At trial, plaintiff failed to establish a prima facie case against defendant on either of the causes of action in the complaint. As to the cause of action for breach of contract, the trial court correctly found that plaintiff did not proffer evidence showing that defendant failed to fulfill its contractual obligations. Plaintiff, a real estate developer, was the assignee of an agreement entered into by its lender with defendant, a bank engineer, and thus stood in the shoes of the lender (see New York & Presbyt. Hosp. v Country-Wide Ins. Co., 17 NY3d 586, 592 [2011]; Muller v Kling, 209 NY 239, 243 [1913]). Therefore, plaintiff acquired no greater rights than those possessed by the lender and was limited to claims its lender could have made with respect to the contract and to the damages suffered by the lender (see Matter of International Ribbon Mills [Arjan Ribbons, Inc.], 36 NY2d 121, 126 [1975]; American States Insurance Co. v Huff, 119 AD3d 478, 479 [1st Dept 2014]). The clear and unambiguous agreement between defendant and the lender obligated defendant to perform certain review tasks and generate specified reports for the lender, and the evidence showed that defendant performed those enumerated tasks. Furthermore, plaintiff's claim that defendant was obligated to certify payment requisitions made by its construction manager is unpersuasive because, as the trial testimony established, that task was the responsibility of the project's architect.

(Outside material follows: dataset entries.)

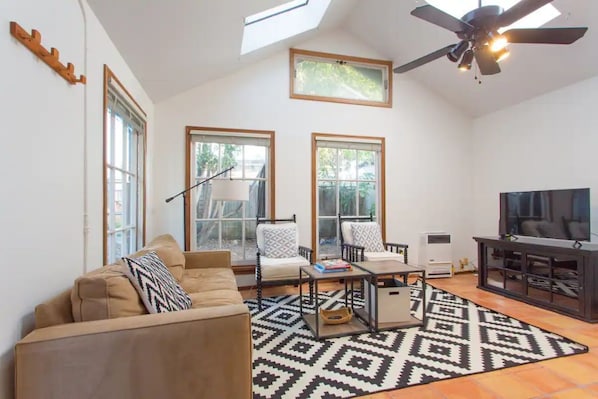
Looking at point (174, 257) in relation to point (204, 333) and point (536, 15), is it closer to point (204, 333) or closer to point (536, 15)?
point (204, 333)

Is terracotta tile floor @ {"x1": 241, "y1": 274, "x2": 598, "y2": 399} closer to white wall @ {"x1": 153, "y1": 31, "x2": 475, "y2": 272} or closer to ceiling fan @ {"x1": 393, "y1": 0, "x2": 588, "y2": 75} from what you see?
ceiling fan @ {"x1": 393, "y1": 0, "x2": 588, "y2": 75}

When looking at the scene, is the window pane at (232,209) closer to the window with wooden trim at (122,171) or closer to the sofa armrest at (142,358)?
the window with wooden trim at (122,171)

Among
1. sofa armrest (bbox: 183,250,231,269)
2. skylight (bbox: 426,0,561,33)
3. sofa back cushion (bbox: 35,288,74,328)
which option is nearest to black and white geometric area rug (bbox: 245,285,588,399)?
sofa armrest (bbox: 183,250,231,269)

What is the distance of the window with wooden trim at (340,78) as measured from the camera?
4293 millimetres

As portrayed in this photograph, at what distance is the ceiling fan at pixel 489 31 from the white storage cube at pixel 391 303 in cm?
195

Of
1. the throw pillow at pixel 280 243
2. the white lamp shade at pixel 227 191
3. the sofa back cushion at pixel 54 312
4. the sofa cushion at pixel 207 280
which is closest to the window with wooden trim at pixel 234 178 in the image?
the throw pillow at pixel 280 243

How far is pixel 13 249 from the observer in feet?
3.79

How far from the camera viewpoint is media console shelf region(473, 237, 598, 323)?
2822mm

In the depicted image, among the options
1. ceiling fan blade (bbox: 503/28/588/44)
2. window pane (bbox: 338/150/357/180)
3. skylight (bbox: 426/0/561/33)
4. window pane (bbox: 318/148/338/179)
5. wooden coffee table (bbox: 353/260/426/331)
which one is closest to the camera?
ceiling fan blade (bbox: 503/28/588/44)

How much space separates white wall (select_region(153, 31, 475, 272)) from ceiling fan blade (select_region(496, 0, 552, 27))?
2.48 m

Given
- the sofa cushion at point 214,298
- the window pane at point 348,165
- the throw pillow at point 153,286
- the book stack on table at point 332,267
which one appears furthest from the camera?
the window pane at point 348,165

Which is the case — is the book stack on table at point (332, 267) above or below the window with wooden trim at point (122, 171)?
below

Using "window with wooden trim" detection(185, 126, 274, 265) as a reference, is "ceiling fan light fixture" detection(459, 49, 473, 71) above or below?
above

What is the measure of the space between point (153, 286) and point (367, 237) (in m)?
3.03
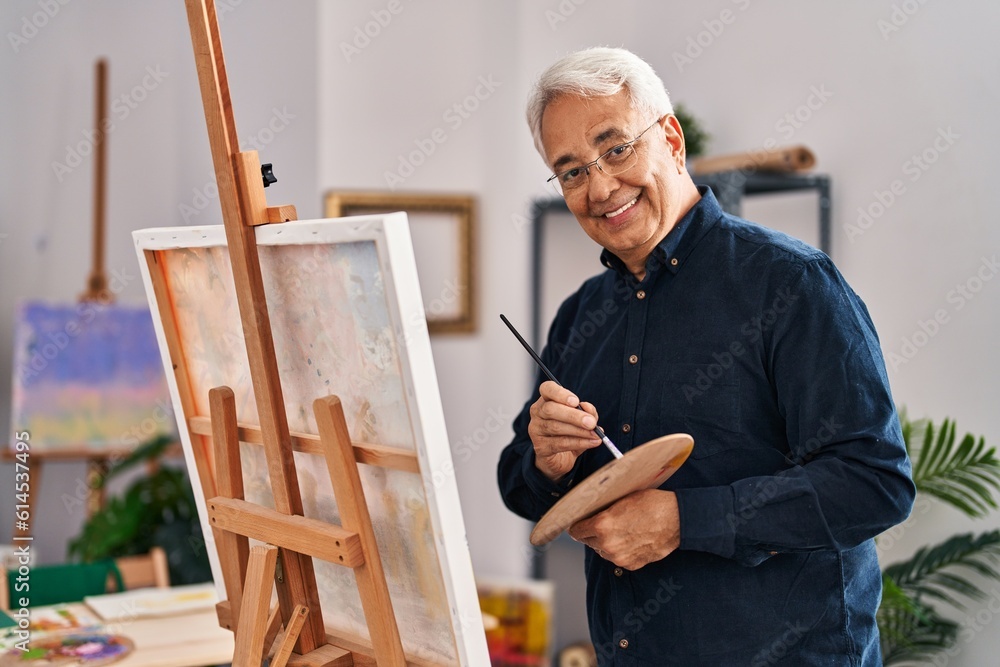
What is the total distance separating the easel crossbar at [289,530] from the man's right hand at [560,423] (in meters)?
0.31

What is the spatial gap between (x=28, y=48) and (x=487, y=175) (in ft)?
7.13

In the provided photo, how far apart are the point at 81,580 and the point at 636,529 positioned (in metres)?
1.94

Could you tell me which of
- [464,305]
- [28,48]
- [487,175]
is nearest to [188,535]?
[464,305]

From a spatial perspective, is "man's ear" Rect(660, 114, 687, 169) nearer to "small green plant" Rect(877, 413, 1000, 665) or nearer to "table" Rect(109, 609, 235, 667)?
"small green plant" Rect(877, 413, 1000, 665)

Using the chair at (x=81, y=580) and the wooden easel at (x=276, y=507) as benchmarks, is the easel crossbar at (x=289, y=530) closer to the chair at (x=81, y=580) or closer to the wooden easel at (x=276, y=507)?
the wooden easel at (x=276, y=507)

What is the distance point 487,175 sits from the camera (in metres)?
3.93

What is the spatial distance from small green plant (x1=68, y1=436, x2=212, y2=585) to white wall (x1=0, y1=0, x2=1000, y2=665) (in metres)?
0.94

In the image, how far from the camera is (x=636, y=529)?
1251mm

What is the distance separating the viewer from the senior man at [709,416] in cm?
124

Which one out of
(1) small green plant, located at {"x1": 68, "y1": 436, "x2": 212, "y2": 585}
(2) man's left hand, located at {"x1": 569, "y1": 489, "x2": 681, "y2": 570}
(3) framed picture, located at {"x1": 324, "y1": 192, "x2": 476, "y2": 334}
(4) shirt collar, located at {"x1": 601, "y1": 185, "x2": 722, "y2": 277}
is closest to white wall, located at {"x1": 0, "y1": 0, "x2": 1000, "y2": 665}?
(3) framed picture, located at {"x1": 324, "y1": 192, "x2": 476, "y2": 334}

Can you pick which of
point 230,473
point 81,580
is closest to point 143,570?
point 81,580

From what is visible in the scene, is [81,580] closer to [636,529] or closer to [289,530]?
[289,530]

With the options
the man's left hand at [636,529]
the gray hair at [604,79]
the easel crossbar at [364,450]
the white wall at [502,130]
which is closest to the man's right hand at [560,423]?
the man's left hand at [636,529]

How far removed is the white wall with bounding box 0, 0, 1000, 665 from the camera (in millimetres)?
2410
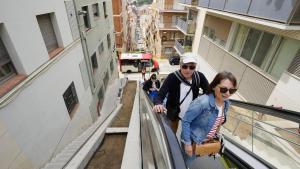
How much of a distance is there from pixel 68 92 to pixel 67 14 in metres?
3.32

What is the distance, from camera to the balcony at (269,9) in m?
4.85

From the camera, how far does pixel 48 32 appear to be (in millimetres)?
5461

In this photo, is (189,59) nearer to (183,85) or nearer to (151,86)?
(183,85)

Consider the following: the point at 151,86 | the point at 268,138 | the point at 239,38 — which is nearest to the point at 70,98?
the point at 151,86

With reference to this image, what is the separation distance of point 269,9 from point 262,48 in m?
1.81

Moreover, plaintiff failed to set forth a prima facie case on its claim of professional malpractice because it did not proffer any expert testimony concerning the appropriate standard of care for a bank engineer (see 530 E. 89 Corp. v Unger, 43 NY2d 776, 777 [1977]; Talon Air Servs. LLC v CMA Design Studio, P.C., 86 AD3d 511, 515 [1st Dept 2011]).
We reject plaintiff's arguments that the court improperly allowed defendant's principal to testify and incorrectly admitted into evidence a document sent to defendant by plaintiff (see DeSimone v City of New York, 121 AD3d 420, 422 [1st Dept 2014]; K & K Enters. Inc. v Stemcor USA Inc., 100 AD3d 415, 415-416 [1st Dept 2012]). In any event, even assuming that the court erred in admitting the document into evidence, the error would be harmless, as the document was proffered during defendant's case, after plaintiff had rested without making a showing of breach, malpractice, or recoverable damages.
We have considered plaintiff's remaining arguments and find them unavailing.
THIS CONSTITUTES THE DECISION AND ORDER OF THE SUPREME COURT, APPELLATE DIVISION, FIRST DEPARTMENT.